* **Exercise**: Reproduce the data below line for line, changing nothing.

(Extracted records)
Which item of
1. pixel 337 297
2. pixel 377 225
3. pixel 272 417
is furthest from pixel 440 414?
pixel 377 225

* **Answer to the problem**:
Which item of
1. pixel 337 297
2. pixel 377 225
3. pixel 272 417
is furthest from pixel 440 414?
pixel 377 225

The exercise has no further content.